### Enunciado da tarefa
Prossiga com o texto sobre o uso de rebite por caminhoneiros, começando logo após a última frase apresentada.

=== Trecho para análise ===

Ele afirma nunca ter usado nenhuma substância química para trabalhar, mas diz que já viu a prática entre vários condutores que enfrentam dificuldades com a carga horária exaustiva.
Segundo ele, a maioria transporta verduras, frutas e carnes frias, cargas que podem estragar com muita facilidade se não forem entregues a tempo.
"Abacaxi, banana, tomate, verduras de vários tipos. Frios. Tudo isso estraga rápido. Se o camarada perder tempo, pode ter um grande prejuízo. E ainda tem que enfrentar estrada com buraco. Contratempos que podem atrasar o destino final. Quem usa, consegue diminuir o tempo do trajeto pela metade porque não fica sem dormir", disse.
"Em 30 anos de profissão, nunca precisei usar nenhum medicamento desse tipo. Mas toda a categoria sabe que é uma prática recorrente", contou Carlos.
REBITE
As substâncias usadas para inibição do sono, conhecidas como “rebite”, são feitas à base de anfetaminas, drogas sintéticas que estimulam a atividade do sistema nervoso central.
Na última sexta-feira (29), durante uma parada em um posto na rodovia BR-316, próximo da entrada de Mosqueiro, o mineiro explicou que a pílula é encontrada facilmente.
"Igual maconha, pelas estradas da vida. Nós sabemos que é proibido, mas algumas empresas querem que a encomenda chegue. Com essa pressão, o caminhoneiro escolhe ficar 'rebitado' para se manter acordado durante as longas viagens", explicou.
FLAGRAS DA PRF
Na quinta-feira (28), a Polícia Rodoviária Federal (PRF) flagrou, na BR-010, no município de Dom Eliseu, nordeste paraense, um motorista de caminhão portando uma cartela contendo quatro unidades da droga anfetamina (nobésio forte) no bolso.
Ele estava dirigindo por 13 horas ininterruptas e saiu da cidade do Rio de Janeiro com destino ao município de Paragominas (PA).

=== Material apresentado ===

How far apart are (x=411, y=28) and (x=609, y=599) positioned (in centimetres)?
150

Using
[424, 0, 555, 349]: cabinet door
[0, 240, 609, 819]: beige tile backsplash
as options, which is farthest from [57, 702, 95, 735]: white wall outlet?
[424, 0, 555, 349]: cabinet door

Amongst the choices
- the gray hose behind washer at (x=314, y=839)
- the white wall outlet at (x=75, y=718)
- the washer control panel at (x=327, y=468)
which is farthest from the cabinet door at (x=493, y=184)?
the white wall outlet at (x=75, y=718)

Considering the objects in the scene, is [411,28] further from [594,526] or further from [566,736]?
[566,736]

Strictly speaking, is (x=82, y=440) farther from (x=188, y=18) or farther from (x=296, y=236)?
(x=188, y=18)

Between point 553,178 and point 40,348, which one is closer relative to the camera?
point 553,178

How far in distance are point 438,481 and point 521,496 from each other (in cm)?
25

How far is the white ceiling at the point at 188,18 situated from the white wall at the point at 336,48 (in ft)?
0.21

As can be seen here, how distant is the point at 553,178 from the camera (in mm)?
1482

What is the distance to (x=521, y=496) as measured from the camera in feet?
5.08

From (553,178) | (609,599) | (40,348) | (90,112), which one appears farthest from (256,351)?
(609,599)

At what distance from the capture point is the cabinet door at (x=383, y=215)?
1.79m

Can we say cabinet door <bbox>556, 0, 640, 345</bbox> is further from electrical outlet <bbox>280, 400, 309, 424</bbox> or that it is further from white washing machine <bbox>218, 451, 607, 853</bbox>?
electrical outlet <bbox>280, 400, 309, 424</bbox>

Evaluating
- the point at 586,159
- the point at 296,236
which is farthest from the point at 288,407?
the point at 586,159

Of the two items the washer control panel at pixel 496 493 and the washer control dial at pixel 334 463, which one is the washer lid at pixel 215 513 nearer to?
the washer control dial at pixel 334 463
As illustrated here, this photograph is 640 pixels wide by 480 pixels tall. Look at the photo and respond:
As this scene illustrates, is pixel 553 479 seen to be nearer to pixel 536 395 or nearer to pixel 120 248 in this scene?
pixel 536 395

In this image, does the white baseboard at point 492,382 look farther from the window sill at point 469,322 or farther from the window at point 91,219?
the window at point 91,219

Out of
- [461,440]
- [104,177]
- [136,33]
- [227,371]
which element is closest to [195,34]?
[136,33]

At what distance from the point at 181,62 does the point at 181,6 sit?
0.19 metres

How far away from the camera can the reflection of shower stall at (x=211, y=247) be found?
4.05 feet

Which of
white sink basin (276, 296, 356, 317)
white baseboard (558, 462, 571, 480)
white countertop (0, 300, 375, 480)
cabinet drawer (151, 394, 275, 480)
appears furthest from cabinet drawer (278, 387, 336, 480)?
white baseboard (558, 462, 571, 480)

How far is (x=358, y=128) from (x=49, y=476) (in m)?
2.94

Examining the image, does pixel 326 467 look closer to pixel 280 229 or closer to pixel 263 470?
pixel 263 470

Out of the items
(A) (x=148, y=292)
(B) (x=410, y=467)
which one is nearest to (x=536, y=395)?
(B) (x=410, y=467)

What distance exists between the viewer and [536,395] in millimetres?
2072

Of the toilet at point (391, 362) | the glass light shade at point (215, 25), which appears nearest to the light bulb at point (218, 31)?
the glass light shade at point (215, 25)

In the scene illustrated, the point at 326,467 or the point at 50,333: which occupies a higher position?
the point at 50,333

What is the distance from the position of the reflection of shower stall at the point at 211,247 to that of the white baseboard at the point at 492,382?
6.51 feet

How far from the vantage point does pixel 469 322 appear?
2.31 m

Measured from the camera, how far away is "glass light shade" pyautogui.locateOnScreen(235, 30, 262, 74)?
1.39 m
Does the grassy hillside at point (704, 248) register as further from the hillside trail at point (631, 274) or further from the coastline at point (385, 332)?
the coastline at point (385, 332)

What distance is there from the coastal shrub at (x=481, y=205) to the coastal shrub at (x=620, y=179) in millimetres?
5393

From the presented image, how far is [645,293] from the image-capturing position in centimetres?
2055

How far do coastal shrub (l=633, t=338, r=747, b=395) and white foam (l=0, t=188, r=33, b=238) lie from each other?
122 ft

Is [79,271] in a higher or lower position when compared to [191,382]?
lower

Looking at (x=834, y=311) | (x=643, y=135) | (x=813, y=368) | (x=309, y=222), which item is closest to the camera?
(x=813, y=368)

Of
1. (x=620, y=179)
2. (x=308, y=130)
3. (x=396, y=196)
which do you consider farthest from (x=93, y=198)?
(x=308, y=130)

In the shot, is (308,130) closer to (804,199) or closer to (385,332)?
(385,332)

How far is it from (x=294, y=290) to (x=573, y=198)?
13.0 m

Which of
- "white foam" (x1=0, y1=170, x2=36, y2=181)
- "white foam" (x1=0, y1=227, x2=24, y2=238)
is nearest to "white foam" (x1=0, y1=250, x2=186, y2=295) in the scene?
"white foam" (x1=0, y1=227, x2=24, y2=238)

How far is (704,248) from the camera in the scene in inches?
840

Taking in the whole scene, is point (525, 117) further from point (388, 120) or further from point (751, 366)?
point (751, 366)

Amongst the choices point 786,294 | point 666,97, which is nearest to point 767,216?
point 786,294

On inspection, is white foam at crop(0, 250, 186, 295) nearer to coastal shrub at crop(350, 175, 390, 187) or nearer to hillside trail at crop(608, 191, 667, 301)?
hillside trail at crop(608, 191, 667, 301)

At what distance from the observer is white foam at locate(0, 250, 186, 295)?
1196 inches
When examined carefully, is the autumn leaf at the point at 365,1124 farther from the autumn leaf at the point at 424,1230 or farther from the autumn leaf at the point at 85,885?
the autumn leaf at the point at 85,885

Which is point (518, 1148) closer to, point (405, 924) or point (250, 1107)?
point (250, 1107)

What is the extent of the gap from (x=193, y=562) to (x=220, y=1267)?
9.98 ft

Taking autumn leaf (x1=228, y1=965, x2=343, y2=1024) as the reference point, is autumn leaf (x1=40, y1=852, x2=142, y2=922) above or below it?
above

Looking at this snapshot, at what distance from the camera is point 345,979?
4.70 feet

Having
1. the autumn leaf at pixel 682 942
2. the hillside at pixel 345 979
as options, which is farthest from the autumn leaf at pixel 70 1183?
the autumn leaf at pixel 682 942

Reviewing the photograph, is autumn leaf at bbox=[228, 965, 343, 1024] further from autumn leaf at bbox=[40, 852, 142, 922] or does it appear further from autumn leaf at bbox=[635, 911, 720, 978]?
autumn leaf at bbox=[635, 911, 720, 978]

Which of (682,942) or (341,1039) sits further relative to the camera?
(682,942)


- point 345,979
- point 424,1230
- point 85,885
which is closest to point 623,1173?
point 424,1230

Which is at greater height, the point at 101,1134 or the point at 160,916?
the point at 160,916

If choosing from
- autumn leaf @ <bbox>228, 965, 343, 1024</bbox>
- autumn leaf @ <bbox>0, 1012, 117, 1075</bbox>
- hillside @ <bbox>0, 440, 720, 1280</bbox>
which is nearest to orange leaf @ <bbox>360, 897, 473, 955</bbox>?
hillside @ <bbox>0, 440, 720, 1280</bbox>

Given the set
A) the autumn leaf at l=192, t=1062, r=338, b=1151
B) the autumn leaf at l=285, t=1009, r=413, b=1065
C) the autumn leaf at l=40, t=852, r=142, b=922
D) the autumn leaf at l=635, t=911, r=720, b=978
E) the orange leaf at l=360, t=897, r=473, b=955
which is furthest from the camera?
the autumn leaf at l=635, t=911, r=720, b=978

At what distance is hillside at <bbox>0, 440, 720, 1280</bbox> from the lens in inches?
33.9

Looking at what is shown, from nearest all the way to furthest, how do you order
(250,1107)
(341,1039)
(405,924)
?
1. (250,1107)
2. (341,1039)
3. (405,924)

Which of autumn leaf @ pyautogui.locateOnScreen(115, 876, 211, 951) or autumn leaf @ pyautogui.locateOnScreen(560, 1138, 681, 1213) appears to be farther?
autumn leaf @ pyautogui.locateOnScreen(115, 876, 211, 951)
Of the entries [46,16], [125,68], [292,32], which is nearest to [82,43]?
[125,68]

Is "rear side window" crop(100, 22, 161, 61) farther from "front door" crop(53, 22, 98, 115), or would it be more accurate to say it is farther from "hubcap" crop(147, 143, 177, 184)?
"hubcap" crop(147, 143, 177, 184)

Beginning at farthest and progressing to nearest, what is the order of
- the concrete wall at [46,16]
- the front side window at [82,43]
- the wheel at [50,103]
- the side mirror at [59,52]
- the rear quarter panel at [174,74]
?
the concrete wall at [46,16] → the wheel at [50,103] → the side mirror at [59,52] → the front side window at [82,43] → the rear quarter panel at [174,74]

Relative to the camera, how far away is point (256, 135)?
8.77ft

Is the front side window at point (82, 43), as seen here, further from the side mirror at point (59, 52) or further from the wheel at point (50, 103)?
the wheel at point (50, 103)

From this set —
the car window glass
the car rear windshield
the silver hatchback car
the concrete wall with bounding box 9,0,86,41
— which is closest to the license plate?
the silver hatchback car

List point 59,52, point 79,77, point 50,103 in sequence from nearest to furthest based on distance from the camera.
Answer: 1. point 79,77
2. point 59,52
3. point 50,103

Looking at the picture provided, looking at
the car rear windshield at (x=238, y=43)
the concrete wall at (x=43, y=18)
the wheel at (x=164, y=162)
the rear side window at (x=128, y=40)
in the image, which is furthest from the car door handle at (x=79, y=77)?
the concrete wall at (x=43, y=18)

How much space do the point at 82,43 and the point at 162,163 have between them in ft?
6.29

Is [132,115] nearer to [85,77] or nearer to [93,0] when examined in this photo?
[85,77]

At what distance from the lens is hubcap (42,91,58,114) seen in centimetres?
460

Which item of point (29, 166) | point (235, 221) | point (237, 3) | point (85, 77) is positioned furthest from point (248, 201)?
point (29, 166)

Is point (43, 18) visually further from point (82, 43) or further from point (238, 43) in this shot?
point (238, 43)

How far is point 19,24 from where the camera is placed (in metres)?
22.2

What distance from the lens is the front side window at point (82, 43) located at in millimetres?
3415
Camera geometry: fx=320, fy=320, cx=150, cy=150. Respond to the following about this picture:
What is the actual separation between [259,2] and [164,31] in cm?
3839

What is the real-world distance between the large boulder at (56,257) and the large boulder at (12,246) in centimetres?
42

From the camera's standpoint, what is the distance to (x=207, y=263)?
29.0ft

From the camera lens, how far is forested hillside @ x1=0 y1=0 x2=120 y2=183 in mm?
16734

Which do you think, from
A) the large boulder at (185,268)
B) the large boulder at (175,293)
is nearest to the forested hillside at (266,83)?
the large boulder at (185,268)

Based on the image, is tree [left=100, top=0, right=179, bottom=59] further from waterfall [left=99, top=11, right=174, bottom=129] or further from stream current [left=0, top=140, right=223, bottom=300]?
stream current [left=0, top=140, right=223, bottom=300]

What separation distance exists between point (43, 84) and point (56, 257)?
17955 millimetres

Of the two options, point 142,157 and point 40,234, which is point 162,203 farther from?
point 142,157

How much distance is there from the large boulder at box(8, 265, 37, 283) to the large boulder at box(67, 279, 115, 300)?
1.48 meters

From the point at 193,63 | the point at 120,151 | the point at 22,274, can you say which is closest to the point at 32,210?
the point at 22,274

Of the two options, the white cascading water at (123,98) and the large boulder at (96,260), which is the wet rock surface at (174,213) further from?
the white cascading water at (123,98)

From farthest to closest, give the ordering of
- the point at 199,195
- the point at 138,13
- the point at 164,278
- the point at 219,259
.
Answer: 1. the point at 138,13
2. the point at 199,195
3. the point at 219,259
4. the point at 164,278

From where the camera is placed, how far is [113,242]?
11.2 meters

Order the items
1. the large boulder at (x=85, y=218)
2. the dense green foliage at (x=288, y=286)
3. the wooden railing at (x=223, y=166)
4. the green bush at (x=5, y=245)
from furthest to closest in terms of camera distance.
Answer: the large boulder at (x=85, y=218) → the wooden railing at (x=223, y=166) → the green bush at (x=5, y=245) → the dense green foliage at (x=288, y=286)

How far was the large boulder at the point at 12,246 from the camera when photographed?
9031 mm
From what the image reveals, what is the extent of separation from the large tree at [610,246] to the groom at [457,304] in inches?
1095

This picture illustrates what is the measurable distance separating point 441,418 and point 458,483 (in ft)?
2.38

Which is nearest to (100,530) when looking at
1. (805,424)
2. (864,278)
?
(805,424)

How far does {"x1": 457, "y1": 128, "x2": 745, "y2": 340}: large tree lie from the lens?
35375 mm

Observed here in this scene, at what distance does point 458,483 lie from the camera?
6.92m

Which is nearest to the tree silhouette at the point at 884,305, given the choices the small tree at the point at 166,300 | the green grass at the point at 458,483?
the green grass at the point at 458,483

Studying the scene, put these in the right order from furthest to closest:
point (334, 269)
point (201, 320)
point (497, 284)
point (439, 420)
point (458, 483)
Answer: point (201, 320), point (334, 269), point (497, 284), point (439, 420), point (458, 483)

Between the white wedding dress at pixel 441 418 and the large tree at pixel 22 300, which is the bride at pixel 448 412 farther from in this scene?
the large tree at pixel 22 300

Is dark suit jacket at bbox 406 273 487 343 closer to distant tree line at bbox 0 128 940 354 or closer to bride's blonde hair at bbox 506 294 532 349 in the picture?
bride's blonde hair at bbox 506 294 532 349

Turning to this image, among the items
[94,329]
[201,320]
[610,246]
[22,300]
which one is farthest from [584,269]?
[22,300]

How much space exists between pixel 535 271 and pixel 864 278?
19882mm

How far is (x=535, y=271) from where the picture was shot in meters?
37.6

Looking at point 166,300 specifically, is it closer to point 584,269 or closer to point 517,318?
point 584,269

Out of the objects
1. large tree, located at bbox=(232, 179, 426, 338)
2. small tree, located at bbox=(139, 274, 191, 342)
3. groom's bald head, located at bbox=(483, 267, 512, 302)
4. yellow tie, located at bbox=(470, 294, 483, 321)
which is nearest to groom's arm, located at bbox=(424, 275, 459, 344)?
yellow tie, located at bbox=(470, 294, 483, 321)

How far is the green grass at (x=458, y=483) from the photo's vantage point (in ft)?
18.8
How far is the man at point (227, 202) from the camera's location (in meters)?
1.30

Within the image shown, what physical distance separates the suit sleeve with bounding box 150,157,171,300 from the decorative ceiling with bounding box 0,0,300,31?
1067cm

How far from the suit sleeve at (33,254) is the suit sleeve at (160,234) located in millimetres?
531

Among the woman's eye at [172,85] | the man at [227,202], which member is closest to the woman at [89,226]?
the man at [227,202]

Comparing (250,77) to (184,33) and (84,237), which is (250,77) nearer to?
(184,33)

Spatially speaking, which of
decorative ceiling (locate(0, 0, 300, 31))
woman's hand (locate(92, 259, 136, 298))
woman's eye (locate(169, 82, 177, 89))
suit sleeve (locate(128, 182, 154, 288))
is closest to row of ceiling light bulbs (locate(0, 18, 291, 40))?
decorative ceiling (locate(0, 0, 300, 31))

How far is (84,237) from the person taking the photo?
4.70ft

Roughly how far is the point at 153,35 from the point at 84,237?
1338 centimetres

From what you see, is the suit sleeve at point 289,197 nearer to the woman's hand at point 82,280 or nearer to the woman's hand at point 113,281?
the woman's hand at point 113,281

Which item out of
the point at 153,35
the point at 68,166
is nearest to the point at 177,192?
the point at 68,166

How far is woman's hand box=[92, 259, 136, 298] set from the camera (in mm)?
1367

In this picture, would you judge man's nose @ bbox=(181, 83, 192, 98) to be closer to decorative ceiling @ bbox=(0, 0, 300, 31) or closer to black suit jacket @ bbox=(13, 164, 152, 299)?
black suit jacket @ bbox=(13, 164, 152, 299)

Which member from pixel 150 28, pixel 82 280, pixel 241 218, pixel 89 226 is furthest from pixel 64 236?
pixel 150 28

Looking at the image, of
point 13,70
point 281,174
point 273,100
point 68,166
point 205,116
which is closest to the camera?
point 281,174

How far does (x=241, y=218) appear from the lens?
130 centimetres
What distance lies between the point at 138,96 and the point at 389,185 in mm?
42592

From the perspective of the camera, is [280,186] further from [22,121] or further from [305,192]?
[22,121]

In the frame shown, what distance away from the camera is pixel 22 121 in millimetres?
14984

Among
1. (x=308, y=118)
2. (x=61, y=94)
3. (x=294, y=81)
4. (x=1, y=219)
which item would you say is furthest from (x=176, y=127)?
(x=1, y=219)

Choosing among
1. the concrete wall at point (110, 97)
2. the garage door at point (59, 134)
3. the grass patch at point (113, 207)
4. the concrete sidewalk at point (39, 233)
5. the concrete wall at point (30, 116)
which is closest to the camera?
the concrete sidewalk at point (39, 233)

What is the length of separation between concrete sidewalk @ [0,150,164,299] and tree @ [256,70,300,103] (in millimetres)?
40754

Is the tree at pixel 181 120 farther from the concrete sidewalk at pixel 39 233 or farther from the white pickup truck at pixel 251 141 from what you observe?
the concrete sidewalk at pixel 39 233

===

### Caixa de resposta
No dia 12 de março, o flagrante foi no km 53, da BR-316, no município de Castanhal, quando a equipe da PRF abordou um caminhoneiro que dirigia por mais de 48 horas, fazendo apenas pequenos intervalos de aproximadamente duas horas.
Ele confessou que estava sob efeito do nobésio extra-forte, medicamento à base de anfetaminas.
CRIME
A PRF esclareceu que o uso de rebite por condutores é proibido. Esse tipo de crime equivale ao porte de outras drogas para consumo como maconha, cocaína etc. Inclusive, o crime recebe o mesmo enquadramento legal na Lei de Drogas (Lei 11.343/06).
Ainda segundo a PRF, é importante ressaltar que o uso de anfetaminas pelos motoristas aumentam as chances de acidentes de trânsito nas rodovias, pois entre os efeitos rebote da droga estão os cochilos repentinos, que é um dos principais causadores de acidentes envolvendo condutores de veículos de carga.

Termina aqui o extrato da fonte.